Rapid phytochemical microwave-assisted synthesis of zinc oxide nano flakes with excellent electrocatalytic activity for non-enzymatic electrochemical sensing of uric acid

Abstract

In the current research work, the author synthesized Zinc oxide (ZnO) NPs using crude black pepper (Piper nigrum) seed extract as a stabilizing, capping, and bio-reducing agent, using cost-effective and straightforward microwave irradiation techniques. The synthesized ZnO NPs analyzed for their structure, size, chemical state, elemental composition, internal and external morphology through spectroscopic and microscopic characterizations such as Powder X-ray diffraction (XRD), X-Ray Photo Electron Spectroscopy (XPS), Transmission Electron Microscope (TEM), Scanning electron microscope with energy dispersive X-ray analysis (SEM-EDAX), and Elemental mapping.
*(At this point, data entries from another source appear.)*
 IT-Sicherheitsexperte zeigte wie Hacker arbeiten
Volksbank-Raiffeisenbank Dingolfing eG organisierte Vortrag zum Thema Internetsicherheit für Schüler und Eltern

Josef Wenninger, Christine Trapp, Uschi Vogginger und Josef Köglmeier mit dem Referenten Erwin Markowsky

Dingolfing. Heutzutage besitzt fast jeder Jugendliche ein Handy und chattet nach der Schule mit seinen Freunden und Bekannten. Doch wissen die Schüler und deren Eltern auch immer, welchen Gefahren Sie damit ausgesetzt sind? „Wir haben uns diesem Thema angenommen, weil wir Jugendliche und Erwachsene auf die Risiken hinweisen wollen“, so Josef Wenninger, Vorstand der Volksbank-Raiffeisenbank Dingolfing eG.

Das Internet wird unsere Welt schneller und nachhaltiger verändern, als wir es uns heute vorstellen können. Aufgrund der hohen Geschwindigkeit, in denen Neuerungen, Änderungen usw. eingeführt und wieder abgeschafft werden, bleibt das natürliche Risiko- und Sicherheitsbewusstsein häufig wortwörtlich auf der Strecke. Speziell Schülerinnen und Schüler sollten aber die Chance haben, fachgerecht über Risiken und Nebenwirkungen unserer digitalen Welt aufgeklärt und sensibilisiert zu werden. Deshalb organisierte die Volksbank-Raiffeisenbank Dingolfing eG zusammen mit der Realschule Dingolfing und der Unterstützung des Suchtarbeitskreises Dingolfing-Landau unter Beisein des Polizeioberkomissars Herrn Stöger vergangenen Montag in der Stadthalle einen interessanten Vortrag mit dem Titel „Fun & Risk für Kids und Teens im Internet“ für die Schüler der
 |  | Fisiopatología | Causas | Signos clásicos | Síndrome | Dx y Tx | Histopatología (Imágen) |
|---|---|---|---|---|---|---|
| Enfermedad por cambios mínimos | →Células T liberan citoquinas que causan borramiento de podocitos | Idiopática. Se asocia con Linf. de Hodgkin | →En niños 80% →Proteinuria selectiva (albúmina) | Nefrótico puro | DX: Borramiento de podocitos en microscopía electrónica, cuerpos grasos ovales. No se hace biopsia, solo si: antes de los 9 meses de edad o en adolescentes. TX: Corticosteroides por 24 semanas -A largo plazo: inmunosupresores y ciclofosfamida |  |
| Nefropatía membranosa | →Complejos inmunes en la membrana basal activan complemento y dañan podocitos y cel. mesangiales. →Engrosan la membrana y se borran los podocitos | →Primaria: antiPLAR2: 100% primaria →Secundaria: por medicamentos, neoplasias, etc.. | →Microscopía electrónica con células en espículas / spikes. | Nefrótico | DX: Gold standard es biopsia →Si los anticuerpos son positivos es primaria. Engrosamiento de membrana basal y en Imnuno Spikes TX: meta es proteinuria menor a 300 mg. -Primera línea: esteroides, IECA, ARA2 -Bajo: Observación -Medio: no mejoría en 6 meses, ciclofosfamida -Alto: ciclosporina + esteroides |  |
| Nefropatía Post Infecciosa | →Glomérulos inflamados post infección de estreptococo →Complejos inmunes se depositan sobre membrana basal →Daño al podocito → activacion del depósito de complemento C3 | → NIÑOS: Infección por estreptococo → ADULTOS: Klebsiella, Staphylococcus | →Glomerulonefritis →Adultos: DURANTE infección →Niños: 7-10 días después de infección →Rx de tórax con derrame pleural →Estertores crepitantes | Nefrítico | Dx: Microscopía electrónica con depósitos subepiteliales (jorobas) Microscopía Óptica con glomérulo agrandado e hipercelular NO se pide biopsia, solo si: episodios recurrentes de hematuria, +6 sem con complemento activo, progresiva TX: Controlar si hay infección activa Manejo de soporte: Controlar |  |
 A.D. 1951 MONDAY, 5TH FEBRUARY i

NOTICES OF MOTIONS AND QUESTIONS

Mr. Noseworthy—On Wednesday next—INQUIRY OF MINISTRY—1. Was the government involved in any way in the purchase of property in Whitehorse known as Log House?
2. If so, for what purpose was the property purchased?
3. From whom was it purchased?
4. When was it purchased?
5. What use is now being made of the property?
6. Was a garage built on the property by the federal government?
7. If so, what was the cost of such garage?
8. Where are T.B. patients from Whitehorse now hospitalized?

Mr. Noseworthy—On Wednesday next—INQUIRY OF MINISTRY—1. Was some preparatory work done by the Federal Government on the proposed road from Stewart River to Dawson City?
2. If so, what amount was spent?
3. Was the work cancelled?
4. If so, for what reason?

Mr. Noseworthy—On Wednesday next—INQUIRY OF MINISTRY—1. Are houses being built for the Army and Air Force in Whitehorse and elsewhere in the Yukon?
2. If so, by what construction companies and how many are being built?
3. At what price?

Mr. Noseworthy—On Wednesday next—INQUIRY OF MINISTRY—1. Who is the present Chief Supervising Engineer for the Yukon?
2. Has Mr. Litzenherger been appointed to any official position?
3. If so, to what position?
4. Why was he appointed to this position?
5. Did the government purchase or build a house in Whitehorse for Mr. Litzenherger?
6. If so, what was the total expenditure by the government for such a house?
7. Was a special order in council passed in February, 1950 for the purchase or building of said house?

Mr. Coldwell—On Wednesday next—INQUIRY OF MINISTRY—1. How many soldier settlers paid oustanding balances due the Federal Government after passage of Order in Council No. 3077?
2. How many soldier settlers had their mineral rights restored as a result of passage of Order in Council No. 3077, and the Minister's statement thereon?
The impact of three microwave irradiation times, such as 5, 10, and 15 min, upon crystallinity, morphology, and size of P. nigrum ZnO NPs was investigated. The ZnO NPs synthesized through irradiation for 10 min appeared to be more crystalline with flake-shaped morphology with an average of 30 nm size and were determined based on SEM, XRD, TEM. The electrocatalytic activity of three different microwave-assisted synthesized P. nigrum ZnO NPs-fabricated Screen-Printed Carbon Electrode (SPCE) against uric acid was studied using impedance spectroscopy and cyclic voltammetry. The detection of uric acid was performed for P. nigrum ZnO NPs-10 min/SPCE by using Differential Pulse Voltammetry (DPV) showed a sensitivity of 40.485 µAmM−1 cm−2 within the detection limit of (1.65 µM, S/N = 3) with a linear dynamic range from (50–500 µM), and a correlation coefficient of R = 0.9912. The amperometric studies of P. nigrum ZnO NPs-10 min/SPCE have optimized at potential + 0.2 V, and the calibration plot is linear over in the concentration range of (10–900 nM) with a correlation coefficient of R = 0.9952.